Try it: In the data below, work out how many lines include the string "site". Only the number should be given.

Entries shown:
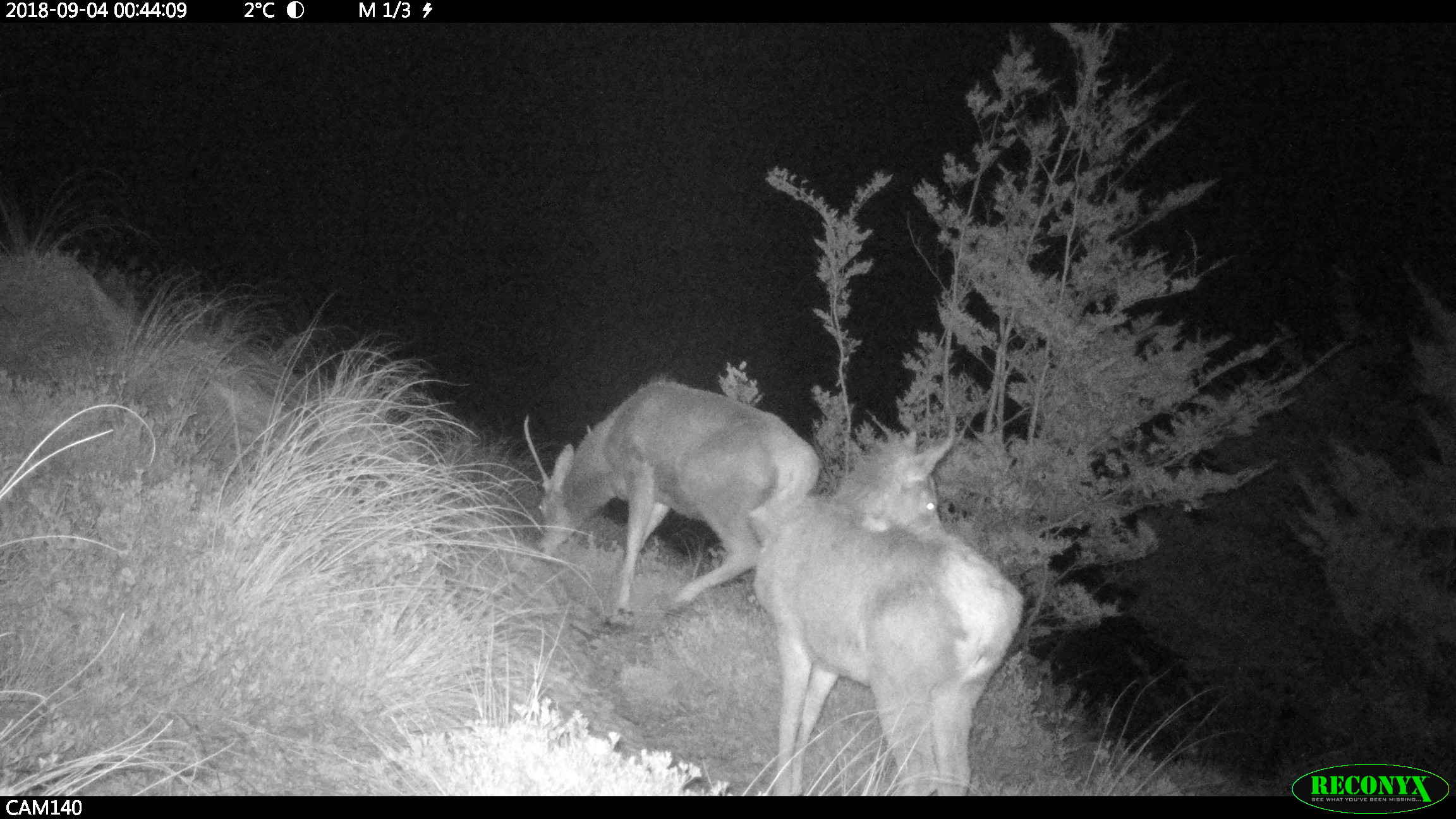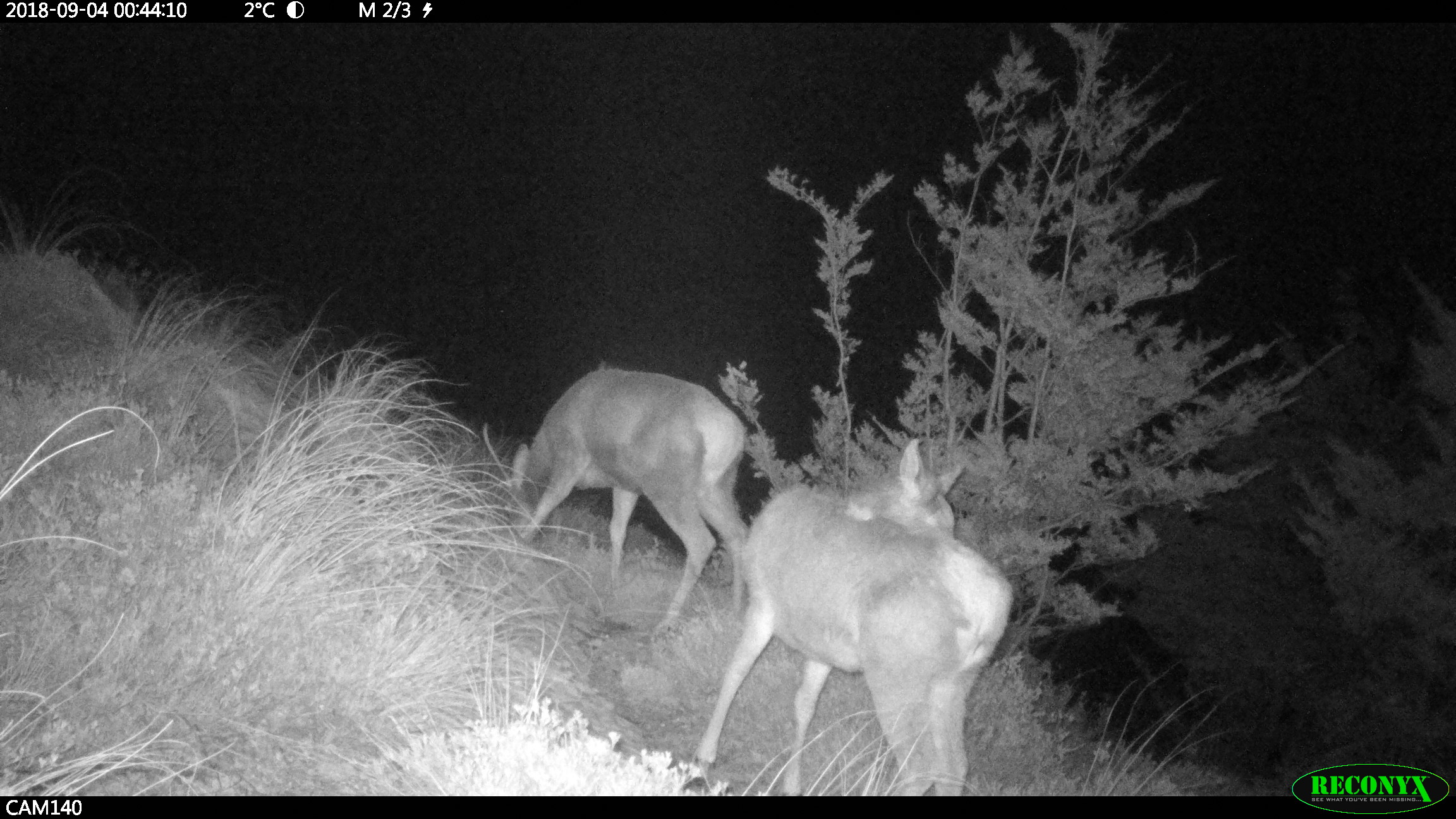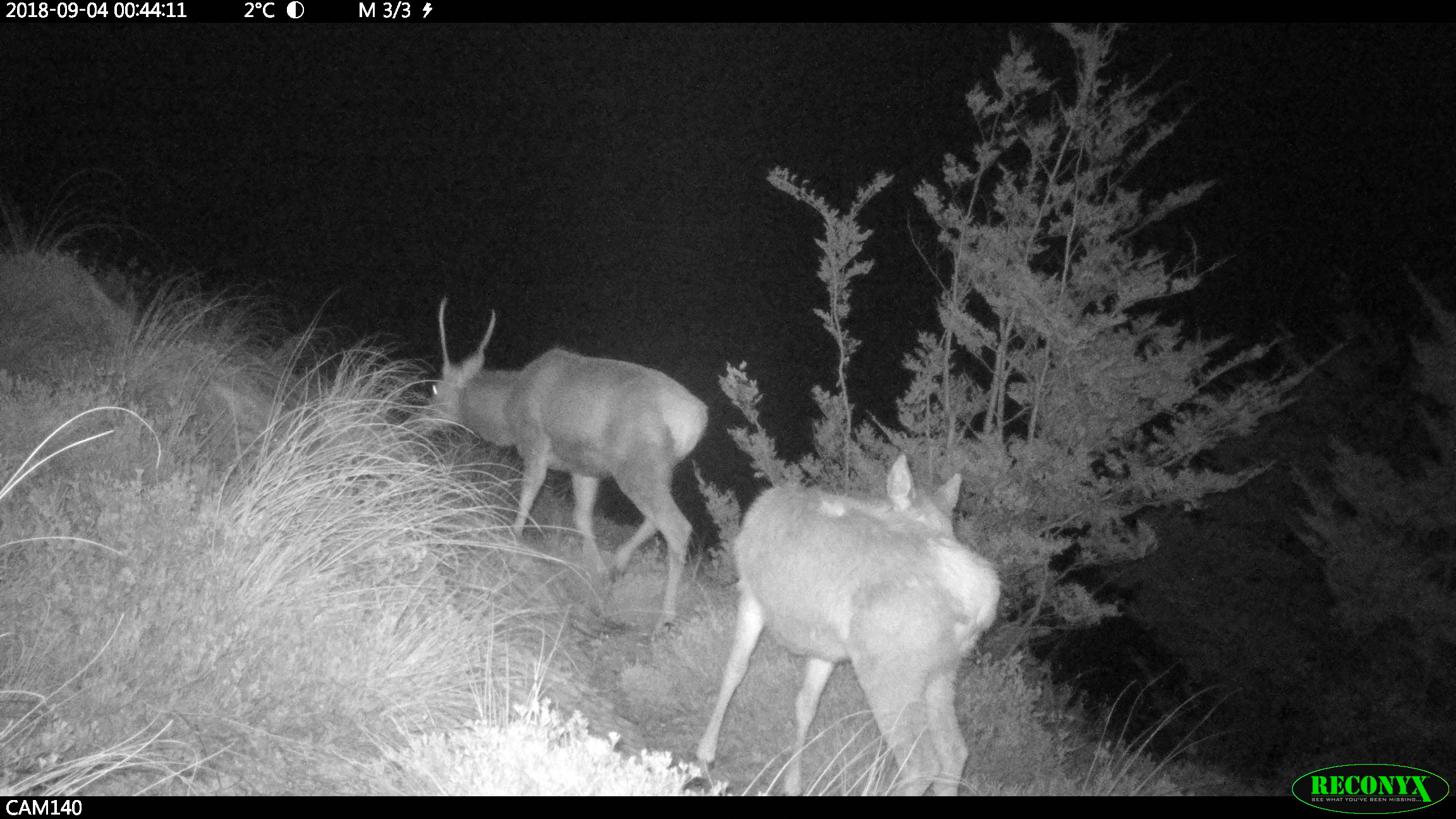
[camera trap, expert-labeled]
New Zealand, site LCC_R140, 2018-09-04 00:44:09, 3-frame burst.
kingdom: Animalia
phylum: Chordata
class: Mammalia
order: Artiodactyla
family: Cervidae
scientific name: Cervidae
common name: deer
Deer (Cervidae).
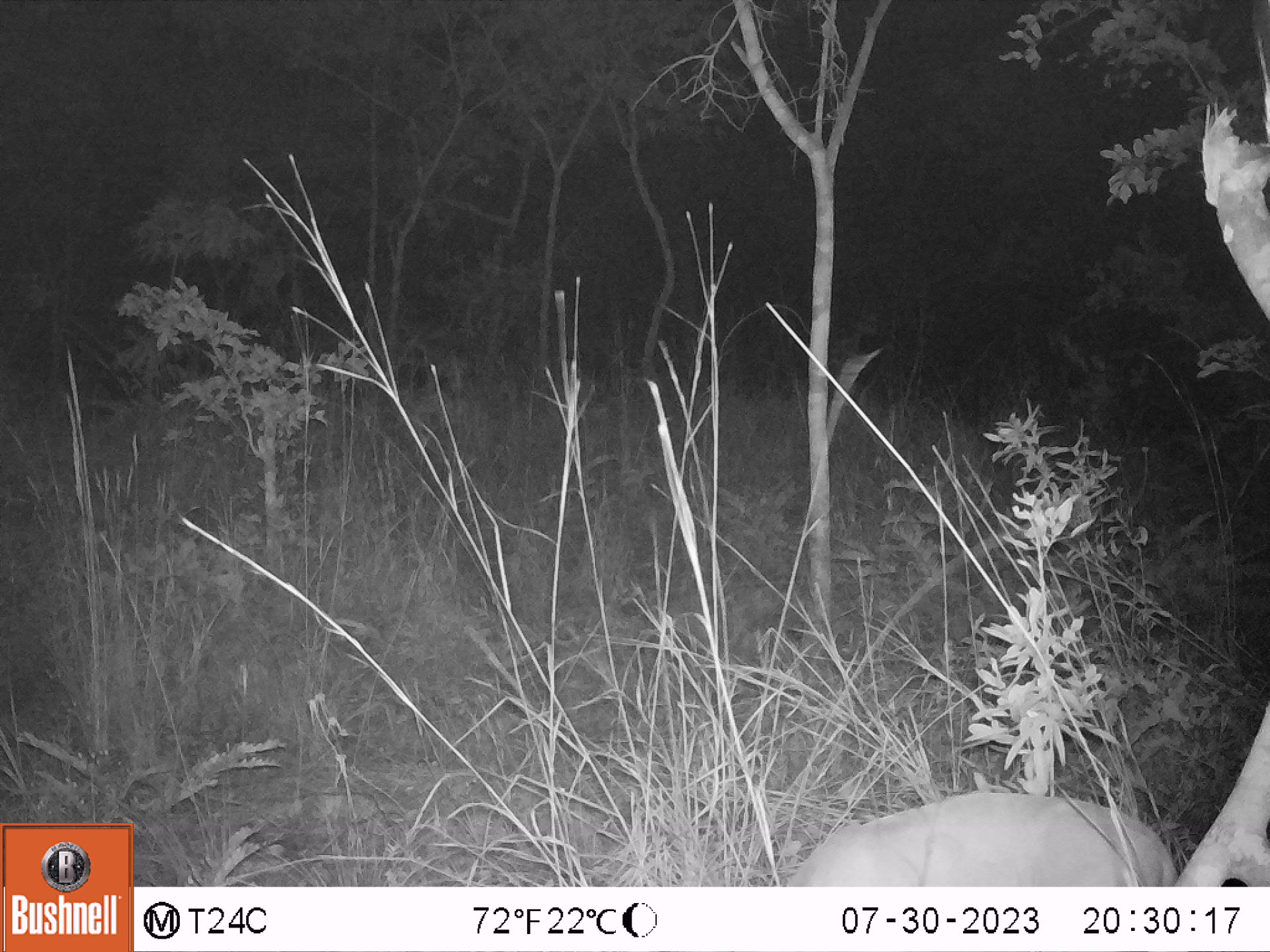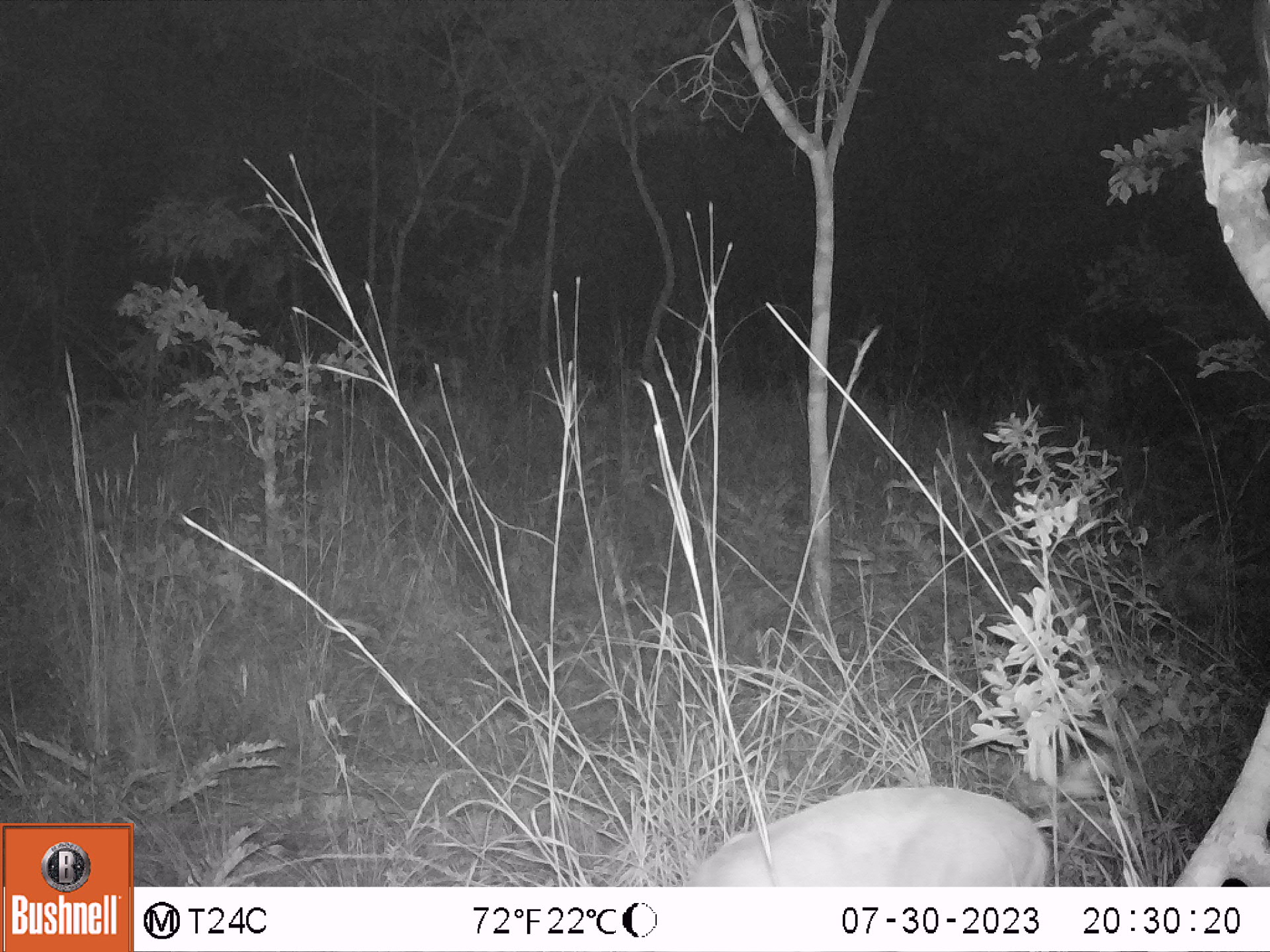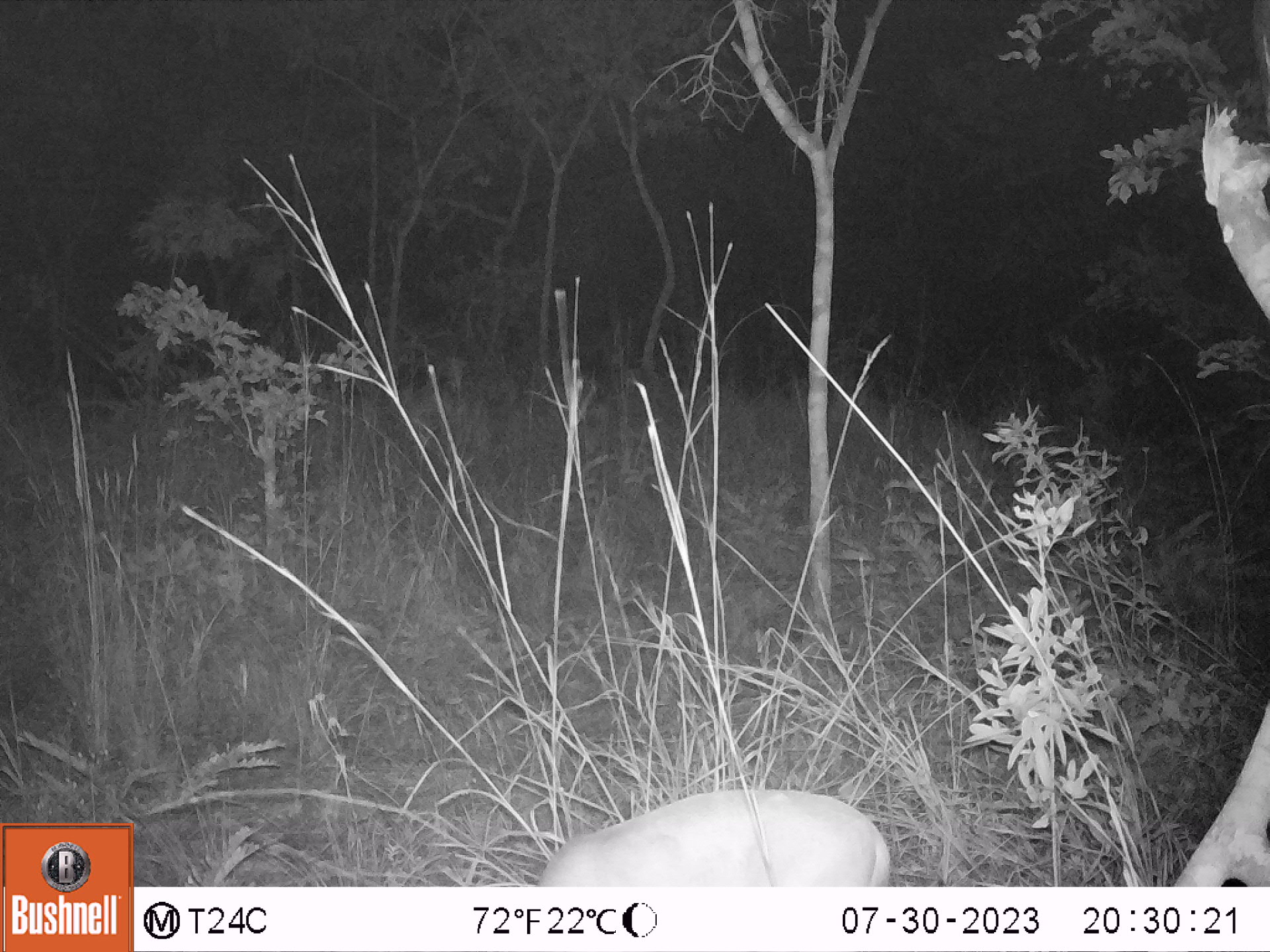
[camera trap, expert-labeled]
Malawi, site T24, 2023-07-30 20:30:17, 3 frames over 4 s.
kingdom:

Output for this task: 2